Canada Education Savings Program (CESP) Basics


Canada Education Savings Program

Graduation © by James Almond

The cost of college continues to rise — even in Canada. If you want to be able to help your child pay for a post-secondary education, you can do so with help from the Canada Education Savings Program (CESP). The CESP is meant to encourage parents to contribute money in savings so that their children can pay for college. Relatives and friends can also become involved.

The CESP incentives work in conjunction with a Registered Education Savings Plan (RESP), which comes with tax advantages for those who open one for the benefit of a child’s education. When you take advantage of these programs, you are preparing for a better financial future for your child.

CESP Options

There are two main options for making use of incentives to save for your child’s college education. These options are:

  1. Canada Education Savings Grant (CESG): This grant comes from Canadian government and depends on your contributions. A payment of 20% on RESP contributions you make is added to the account.  Up to $7,200 can be deposited directly into the RESP for your child, helping you boost the contents of the RESP.
  2. Canada Learning Bond (CLB): Children born after December 31, 2003 are eligible for the CLB if an RESP has already been opened for them. Your qualifying child can receive up to $500 right now to help pay for college, and $100 each year until your child is 15. The total available is up to $2,000 (if you open when your child is born, you get $500 + $100 for the yearly amount). The money goes into the RESP. Unlike the CESG, however, you don’t have to put money into the RESP to qualify for the CLB.

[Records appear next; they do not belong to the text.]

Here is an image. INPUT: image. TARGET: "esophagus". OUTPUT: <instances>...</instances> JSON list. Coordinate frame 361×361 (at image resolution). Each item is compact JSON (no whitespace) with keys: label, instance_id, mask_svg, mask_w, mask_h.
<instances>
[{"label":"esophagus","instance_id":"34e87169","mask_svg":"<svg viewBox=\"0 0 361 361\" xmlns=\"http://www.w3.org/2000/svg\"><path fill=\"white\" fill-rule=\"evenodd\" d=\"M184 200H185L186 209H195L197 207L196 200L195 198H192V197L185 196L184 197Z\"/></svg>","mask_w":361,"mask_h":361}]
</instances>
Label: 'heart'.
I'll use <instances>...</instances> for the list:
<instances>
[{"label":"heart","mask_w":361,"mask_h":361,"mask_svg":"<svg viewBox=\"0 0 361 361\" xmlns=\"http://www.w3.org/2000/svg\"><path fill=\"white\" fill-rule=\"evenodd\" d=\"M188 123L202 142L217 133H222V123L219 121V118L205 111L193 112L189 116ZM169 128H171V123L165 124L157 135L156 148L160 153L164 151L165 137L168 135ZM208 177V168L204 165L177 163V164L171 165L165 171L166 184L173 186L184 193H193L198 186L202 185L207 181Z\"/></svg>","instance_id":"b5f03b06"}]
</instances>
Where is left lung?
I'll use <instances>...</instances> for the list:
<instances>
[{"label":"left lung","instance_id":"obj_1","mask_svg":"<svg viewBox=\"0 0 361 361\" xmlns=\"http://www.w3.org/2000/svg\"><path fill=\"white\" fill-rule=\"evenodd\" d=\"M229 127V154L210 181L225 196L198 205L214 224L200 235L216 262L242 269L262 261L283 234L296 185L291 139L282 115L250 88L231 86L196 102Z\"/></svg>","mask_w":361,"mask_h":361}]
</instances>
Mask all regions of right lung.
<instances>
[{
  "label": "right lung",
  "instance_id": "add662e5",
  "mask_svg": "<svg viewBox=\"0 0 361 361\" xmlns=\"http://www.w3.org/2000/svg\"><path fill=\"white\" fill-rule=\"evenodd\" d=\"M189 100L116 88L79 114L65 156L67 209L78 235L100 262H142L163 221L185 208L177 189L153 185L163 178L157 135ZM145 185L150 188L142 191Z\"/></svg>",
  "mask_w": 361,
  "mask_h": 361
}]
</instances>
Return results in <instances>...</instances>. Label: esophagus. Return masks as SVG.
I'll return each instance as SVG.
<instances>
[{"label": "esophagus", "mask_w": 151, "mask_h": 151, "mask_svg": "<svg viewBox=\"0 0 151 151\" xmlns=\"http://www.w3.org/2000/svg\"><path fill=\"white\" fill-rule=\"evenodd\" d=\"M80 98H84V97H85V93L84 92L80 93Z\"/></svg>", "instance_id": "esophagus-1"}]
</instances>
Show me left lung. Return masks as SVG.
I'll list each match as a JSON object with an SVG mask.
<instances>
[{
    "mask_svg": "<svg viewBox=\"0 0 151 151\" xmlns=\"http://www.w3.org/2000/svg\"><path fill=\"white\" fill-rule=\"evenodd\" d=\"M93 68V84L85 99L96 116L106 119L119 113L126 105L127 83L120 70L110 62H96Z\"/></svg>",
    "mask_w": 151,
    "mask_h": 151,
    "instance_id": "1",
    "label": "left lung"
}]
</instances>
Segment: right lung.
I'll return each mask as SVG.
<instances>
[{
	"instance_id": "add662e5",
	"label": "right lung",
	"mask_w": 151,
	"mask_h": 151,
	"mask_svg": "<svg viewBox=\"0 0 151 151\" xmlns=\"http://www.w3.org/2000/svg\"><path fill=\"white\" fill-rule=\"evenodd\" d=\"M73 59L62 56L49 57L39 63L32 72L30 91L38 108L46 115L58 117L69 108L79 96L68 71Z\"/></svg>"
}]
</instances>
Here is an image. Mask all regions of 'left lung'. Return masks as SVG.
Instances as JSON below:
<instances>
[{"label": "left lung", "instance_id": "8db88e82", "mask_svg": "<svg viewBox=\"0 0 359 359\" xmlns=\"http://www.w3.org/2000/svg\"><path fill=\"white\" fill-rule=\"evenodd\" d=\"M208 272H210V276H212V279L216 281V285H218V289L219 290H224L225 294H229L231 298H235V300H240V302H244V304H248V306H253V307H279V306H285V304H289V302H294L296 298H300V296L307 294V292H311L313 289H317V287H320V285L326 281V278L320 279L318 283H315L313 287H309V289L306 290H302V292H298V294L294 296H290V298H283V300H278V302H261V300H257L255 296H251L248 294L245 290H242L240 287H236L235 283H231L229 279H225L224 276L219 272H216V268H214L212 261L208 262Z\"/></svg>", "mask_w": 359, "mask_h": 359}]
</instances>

The money that you receive from the CESP can be used later on for study at a university, college, trade school, CEGEP, or apprenticeship program. The money is available for part-time studies as well as for full-time studies. This means that the money put in for your child’s education is fairly versatile in use. Just make sure you understand the requirements for withdrawing the money, and how the process works when your child begins his or her post-secondary studies.

Start Early and Save More for Your Child’s Education

It’s a good idea to start as early as possible when saving for college. Indeed, if you want to maximize the money you can receive from the Canadian government for school, it’s best to start as soon as your child is born and receive the benefit of the CLB for as many years as possible. You can also maximize your RESP contributions by making sure your child is signed up for the CESG. These are incentives that come automatically once your child’s RESP is registered, so it is an automatic savings tool.

College planning requires foresight and consistency. Create a plan to contribute a regular amount to an open RESP for your child, and make sure he or she is signed up to receive the incentives offered under the CESP. You’ll rely less on student loans, and your child will start out with a brighter, less encumbered future.

10 comments to Canada Education Savings Program (CESP) Basics

  • Marianne

    I’ve just made the appointment with our financial advisor to set up our son’s RESP. Thanks for explaining some of this- I’ve found it all to be a bit confusing and some things I’ve read have even seemed to contradict each other. I recently blogged about how we’ve been able to save a bunch of money up for our RESP here: http://preservingpennies.com/?p=42

  • Geoff

    It seems the cost of education is going up everywhere. The CESP is a great idea to encourage parents to save for their child’s education.

  • Julie @ Freedom 48

    We’ll definitely be setting up RESP’s as soon as we have children. Why not take advantage of the 20% gov’t contribution and maximize the years for investment growth. I’m sure by the time our kids to go university it’ll cost an arm and a leg… so we’ll do whatever we can to help our kids out (however, our retirement is our #1 priority!)